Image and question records

·····

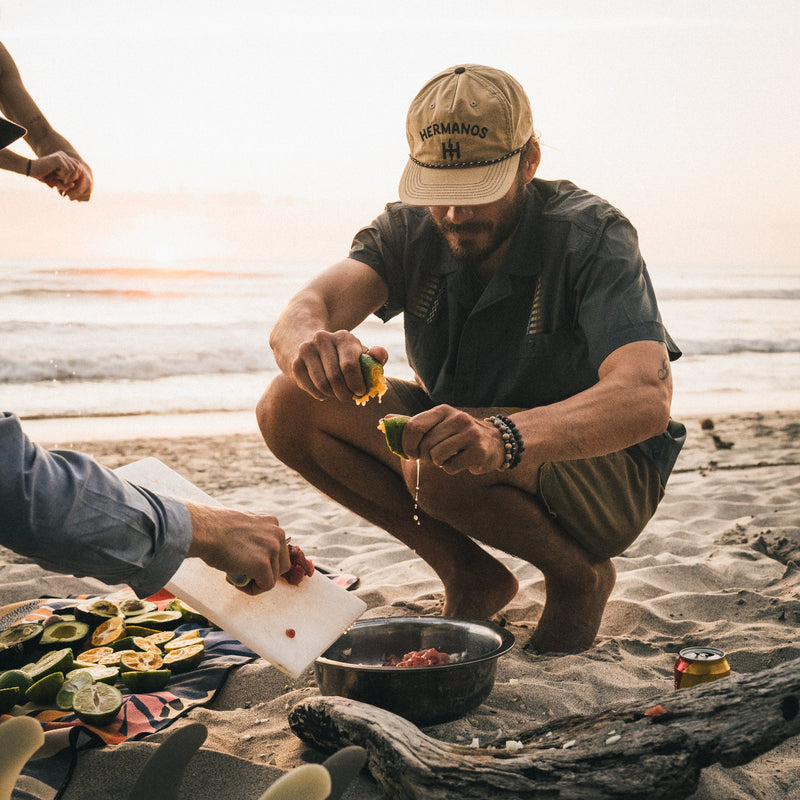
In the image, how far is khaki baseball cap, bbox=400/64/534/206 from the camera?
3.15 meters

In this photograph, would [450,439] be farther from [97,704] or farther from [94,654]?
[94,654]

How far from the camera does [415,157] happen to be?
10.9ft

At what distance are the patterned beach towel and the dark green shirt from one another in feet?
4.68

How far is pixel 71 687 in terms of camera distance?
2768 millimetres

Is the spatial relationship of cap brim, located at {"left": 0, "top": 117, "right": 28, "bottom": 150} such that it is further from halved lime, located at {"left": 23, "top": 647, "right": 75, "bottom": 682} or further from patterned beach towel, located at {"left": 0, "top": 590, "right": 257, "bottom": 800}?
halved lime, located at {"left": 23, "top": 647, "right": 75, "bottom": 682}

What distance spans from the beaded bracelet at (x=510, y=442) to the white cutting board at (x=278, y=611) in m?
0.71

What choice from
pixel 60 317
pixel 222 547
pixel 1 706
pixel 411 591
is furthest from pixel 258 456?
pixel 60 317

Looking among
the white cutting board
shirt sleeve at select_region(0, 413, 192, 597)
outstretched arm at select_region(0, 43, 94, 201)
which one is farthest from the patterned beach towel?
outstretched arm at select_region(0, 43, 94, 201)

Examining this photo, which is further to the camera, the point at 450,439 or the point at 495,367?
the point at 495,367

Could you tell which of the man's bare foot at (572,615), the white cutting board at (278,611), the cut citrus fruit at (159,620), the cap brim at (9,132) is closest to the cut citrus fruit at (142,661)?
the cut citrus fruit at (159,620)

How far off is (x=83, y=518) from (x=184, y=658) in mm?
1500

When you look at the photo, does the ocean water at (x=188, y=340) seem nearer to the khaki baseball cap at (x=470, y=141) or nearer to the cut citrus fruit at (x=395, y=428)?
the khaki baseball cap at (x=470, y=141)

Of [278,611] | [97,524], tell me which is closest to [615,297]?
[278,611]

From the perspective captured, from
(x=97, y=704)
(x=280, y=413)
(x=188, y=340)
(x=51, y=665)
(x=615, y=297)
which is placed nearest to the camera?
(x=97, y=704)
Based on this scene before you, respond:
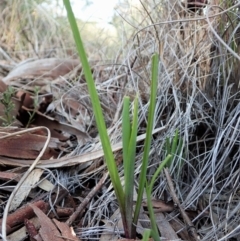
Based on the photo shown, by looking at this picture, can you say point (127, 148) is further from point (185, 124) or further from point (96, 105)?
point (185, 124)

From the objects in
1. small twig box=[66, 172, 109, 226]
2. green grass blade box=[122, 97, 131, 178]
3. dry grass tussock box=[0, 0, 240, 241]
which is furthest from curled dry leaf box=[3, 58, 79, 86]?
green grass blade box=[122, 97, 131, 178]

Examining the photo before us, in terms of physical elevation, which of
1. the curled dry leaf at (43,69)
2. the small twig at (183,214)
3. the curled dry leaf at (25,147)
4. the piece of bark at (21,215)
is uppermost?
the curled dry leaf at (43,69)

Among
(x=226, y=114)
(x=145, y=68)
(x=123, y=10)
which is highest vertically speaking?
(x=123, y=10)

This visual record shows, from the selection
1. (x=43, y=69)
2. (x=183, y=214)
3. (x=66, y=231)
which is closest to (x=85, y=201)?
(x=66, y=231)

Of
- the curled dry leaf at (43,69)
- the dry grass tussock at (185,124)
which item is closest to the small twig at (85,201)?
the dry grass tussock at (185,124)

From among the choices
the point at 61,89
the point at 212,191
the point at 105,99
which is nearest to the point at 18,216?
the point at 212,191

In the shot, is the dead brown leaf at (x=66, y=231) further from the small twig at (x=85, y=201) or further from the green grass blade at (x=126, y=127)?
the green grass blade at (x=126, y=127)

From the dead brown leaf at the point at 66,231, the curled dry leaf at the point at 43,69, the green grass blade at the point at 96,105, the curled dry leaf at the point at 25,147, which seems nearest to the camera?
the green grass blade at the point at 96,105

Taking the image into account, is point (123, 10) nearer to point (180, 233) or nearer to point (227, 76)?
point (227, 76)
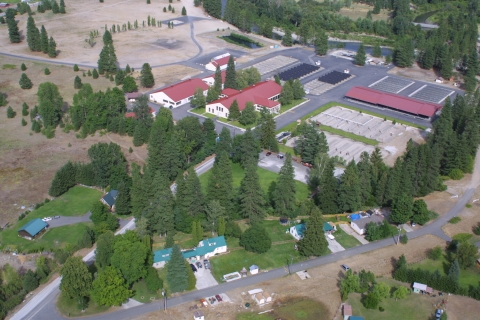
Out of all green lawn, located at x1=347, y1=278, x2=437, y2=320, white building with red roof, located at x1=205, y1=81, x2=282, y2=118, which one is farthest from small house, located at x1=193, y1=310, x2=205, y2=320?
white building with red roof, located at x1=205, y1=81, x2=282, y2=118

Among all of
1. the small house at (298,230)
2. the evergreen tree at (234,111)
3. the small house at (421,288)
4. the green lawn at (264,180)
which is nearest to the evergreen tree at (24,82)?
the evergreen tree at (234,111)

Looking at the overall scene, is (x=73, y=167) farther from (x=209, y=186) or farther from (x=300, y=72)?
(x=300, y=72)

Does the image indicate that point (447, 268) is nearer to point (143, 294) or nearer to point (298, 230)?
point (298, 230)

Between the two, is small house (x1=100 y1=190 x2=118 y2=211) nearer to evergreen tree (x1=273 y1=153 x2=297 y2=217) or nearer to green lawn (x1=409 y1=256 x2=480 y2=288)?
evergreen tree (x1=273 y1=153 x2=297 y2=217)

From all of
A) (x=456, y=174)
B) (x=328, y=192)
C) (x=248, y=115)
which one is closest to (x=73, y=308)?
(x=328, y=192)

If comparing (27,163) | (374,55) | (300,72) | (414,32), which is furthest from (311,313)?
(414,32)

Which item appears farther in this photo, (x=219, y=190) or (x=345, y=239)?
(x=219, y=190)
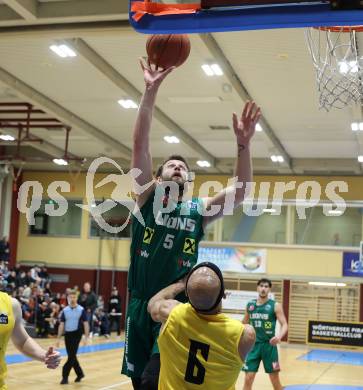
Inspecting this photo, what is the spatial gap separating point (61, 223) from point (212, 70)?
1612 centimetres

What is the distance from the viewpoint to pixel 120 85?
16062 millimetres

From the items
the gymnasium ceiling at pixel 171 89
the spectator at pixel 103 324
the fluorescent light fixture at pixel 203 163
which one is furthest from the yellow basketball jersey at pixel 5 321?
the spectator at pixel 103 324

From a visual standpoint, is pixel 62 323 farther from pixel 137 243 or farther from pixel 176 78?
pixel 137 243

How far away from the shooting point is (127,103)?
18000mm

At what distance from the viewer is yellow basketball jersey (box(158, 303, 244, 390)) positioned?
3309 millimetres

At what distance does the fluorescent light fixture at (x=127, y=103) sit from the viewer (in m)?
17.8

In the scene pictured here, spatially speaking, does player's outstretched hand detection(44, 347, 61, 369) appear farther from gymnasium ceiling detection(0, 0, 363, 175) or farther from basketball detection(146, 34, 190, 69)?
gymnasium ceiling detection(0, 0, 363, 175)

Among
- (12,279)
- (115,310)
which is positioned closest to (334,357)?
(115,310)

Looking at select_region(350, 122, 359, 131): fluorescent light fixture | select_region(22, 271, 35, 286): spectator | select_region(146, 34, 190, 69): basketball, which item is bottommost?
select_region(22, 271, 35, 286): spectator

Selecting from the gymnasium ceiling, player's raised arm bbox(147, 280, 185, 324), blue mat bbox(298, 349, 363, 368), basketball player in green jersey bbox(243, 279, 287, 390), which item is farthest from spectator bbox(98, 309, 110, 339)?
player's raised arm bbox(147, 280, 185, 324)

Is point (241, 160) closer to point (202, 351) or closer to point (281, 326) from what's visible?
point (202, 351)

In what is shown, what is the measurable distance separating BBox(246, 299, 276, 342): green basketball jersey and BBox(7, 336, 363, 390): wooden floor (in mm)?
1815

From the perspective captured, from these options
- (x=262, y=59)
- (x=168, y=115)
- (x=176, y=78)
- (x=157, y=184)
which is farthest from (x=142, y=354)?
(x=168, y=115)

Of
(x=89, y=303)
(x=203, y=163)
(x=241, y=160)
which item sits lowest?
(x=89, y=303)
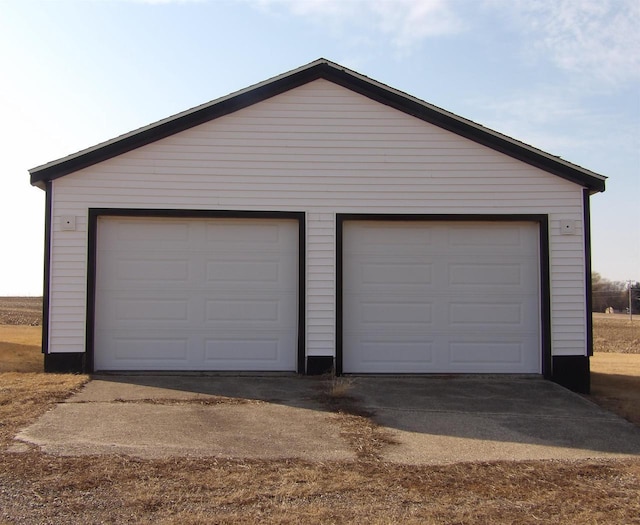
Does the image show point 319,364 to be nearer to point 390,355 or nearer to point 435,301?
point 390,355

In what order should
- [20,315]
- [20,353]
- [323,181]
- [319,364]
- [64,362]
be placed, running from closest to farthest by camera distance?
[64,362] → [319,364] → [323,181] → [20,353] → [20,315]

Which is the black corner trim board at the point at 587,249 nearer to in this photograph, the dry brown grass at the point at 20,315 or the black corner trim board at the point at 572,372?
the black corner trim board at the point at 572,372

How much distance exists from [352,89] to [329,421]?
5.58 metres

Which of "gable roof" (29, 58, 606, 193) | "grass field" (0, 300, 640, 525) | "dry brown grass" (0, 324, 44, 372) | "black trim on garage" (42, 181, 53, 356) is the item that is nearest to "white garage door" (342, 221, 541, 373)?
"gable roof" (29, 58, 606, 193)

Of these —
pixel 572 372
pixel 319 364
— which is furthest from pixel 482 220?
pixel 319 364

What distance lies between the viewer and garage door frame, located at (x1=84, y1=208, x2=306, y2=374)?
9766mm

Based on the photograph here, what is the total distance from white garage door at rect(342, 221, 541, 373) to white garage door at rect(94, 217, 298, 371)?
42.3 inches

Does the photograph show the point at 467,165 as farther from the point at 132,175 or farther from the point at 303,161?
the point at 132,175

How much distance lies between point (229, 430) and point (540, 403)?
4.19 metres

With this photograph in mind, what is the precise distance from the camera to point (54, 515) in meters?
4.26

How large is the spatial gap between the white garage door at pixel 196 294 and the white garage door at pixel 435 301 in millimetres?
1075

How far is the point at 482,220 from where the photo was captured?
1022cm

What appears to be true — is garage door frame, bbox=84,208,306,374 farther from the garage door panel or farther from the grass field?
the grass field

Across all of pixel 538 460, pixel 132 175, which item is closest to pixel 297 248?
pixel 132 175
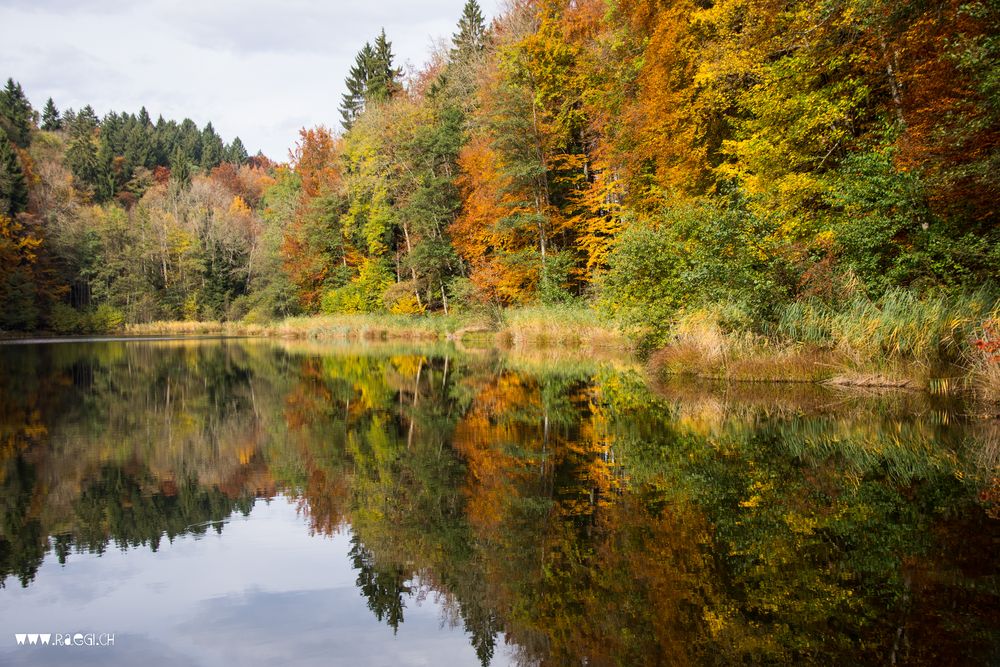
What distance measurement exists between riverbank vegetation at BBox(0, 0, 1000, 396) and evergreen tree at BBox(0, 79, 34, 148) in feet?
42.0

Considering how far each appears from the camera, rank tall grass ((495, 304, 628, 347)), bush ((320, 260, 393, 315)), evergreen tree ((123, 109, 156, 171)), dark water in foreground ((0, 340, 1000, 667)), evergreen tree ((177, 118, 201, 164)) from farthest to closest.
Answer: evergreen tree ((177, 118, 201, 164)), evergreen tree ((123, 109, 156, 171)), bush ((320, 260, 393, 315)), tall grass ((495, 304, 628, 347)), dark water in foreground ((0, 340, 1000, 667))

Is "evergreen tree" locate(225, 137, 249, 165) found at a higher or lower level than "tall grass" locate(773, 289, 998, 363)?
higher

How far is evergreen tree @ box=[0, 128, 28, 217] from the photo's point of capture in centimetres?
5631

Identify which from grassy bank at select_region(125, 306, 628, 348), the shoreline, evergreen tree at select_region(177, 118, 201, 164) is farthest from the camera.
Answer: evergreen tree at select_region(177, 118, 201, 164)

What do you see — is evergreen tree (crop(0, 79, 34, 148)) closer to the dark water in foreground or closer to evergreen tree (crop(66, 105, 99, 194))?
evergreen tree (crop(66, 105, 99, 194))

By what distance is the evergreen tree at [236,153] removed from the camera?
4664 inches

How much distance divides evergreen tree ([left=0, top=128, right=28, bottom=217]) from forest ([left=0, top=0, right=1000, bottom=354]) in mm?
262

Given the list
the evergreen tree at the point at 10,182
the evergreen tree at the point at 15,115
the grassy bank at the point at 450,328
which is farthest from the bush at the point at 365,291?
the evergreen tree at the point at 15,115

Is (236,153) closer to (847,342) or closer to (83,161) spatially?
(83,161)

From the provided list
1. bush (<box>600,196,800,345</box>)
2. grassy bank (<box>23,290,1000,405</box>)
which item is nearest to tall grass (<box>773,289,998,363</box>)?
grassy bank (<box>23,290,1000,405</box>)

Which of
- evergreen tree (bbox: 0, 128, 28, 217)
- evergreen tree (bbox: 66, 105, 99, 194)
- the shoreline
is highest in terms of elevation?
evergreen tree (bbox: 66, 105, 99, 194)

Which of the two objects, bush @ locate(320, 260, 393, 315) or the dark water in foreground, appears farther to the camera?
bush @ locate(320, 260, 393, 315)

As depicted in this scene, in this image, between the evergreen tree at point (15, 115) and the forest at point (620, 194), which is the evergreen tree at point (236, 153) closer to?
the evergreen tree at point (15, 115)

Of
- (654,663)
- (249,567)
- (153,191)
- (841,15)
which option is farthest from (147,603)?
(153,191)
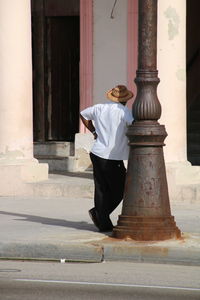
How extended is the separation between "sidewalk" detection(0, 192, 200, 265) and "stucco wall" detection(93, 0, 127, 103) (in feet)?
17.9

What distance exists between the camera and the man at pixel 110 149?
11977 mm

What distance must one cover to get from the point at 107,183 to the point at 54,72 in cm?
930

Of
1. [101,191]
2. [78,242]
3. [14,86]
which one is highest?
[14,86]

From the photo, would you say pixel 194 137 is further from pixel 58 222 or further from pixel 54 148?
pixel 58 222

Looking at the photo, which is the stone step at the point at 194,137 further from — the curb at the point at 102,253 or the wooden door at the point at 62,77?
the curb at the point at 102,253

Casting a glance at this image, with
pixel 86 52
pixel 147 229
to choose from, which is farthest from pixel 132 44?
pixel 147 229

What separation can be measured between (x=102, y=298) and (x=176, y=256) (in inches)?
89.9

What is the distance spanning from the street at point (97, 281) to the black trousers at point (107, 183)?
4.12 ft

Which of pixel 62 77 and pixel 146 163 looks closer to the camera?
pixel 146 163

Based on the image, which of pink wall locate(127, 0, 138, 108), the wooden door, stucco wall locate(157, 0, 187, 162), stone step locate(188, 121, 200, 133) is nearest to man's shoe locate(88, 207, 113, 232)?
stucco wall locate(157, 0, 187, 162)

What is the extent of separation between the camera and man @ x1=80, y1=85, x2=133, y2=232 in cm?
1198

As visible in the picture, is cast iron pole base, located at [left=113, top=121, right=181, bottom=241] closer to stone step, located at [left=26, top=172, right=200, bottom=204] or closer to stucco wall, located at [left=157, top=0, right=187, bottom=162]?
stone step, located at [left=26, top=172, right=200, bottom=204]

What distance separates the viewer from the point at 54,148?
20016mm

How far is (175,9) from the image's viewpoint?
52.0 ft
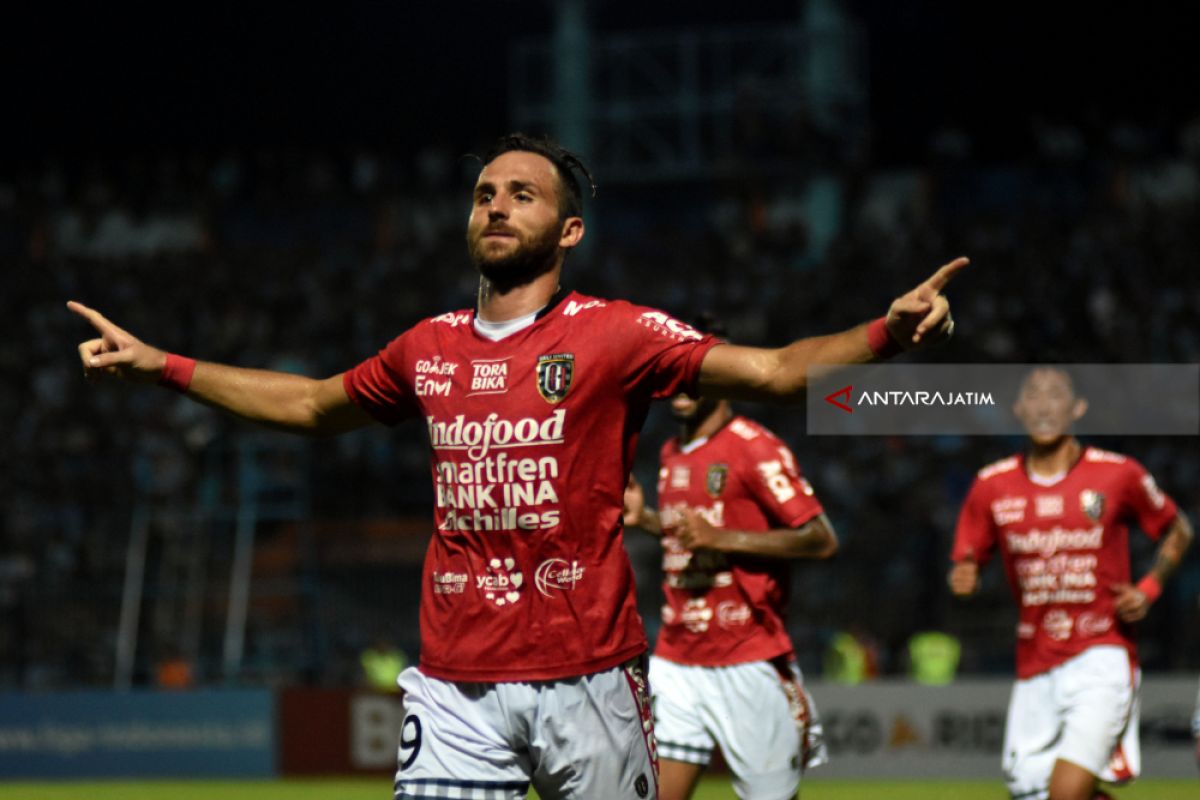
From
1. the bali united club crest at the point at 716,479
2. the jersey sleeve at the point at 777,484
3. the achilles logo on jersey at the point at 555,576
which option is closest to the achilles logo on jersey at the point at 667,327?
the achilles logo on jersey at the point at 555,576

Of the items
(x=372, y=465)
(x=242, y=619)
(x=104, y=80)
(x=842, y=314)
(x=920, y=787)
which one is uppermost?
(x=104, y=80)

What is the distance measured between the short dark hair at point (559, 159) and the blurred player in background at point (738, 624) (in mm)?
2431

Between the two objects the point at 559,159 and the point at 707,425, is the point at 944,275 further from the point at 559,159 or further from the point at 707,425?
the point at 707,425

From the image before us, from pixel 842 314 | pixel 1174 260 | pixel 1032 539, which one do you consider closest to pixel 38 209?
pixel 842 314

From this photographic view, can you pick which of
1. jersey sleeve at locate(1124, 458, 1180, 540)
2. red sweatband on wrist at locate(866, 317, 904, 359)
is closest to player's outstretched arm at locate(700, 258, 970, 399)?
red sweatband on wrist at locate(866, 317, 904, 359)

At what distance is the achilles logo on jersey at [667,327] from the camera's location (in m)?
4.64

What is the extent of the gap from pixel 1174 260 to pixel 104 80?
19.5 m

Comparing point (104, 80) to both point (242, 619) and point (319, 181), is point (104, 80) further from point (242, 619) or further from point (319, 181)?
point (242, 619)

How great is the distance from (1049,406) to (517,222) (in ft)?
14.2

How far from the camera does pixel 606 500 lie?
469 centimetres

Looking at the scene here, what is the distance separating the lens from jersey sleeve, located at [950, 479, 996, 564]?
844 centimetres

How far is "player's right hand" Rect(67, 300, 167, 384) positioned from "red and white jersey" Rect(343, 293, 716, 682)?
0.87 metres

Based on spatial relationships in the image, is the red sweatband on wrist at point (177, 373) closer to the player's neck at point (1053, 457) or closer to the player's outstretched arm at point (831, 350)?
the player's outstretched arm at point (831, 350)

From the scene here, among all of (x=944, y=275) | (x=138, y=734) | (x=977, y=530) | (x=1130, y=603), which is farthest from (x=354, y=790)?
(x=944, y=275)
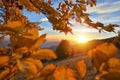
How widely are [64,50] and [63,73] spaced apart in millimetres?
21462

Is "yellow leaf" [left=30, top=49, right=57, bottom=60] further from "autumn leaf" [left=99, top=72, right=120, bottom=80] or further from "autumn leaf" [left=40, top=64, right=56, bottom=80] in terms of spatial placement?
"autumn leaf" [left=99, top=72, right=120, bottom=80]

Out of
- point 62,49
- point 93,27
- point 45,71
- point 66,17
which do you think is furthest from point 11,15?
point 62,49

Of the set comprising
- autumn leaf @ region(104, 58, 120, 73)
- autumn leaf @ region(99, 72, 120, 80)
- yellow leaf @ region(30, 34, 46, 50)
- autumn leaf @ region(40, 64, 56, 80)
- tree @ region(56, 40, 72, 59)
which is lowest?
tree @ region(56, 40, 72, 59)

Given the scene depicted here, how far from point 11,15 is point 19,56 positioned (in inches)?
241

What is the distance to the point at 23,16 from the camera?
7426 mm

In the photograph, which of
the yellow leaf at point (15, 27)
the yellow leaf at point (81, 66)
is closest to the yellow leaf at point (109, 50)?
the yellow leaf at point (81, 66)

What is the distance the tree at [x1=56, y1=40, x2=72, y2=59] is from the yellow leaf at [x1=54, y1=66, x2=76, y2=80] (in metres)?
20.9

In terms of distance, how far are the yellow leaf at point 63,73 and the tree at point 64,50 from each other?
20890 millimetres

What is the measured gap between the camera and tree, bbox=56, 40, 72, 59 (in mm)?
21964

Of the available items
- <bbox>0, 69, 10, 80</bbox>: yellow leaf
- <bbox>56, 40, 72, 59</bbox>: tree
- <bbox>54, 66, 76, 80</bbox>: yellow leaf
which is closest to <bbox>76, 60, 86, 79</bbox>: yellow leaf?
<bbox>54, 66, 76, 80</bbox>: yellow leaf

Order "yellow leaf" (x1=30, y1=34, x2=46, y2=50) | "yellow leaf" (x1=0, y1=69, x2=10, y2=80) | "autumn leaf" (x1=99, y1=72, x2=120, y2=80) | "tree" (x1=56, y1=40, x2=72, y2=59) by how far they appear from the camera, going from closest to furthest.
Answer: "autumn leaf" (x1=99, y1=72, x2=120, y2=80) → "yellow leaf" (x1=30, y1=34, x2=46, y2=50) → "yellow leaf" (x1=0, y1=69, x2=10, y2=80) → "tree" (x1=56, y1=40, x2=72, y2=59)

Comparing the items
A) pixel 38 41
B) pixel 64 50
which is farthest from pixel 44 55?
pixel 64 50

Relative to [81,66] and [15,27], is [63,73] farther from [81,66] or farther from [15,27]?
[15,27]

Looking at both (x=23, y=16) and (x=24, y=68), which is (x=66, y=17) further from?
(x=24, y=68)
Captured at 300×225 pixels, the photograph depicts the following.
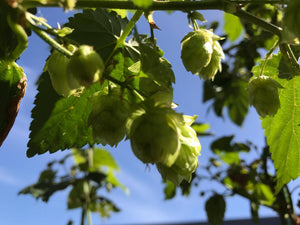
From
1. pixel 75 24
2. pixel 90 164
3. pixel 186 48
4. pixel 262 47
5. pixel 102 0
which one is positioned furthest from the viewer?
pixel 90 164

·····

_WRITTEN EXERCISE:_ Nothing but the lines from the line containing "Comparing the items" through the last line of the material may be output, and they must be copied exactly, without pictures.

_OUTPUT FOR THIS EXERCISE:_
Comparing the items
A) pixel 38 41
B) pixel 64 50
which is farthest from pixel 44 55?
pixel 64 50

Relative to [81,66] and [15,27], is [63,73] farther from [81,66] or farther from [15,27]?
[15,27]

Looking at both (x=23, y=16) and (x=24, y=68), which is (x=66, y=17) further from?
(x=24, y=68)
Captured at 300×225 pixels, the photograph depicts the following.
From
1. pixel 75 24
2. pixel 90 164
3. pixel 186 48
4. pixel 262 47
5. pixel 102 0
which one is positioned furthest from the viewer?
pixel 90 164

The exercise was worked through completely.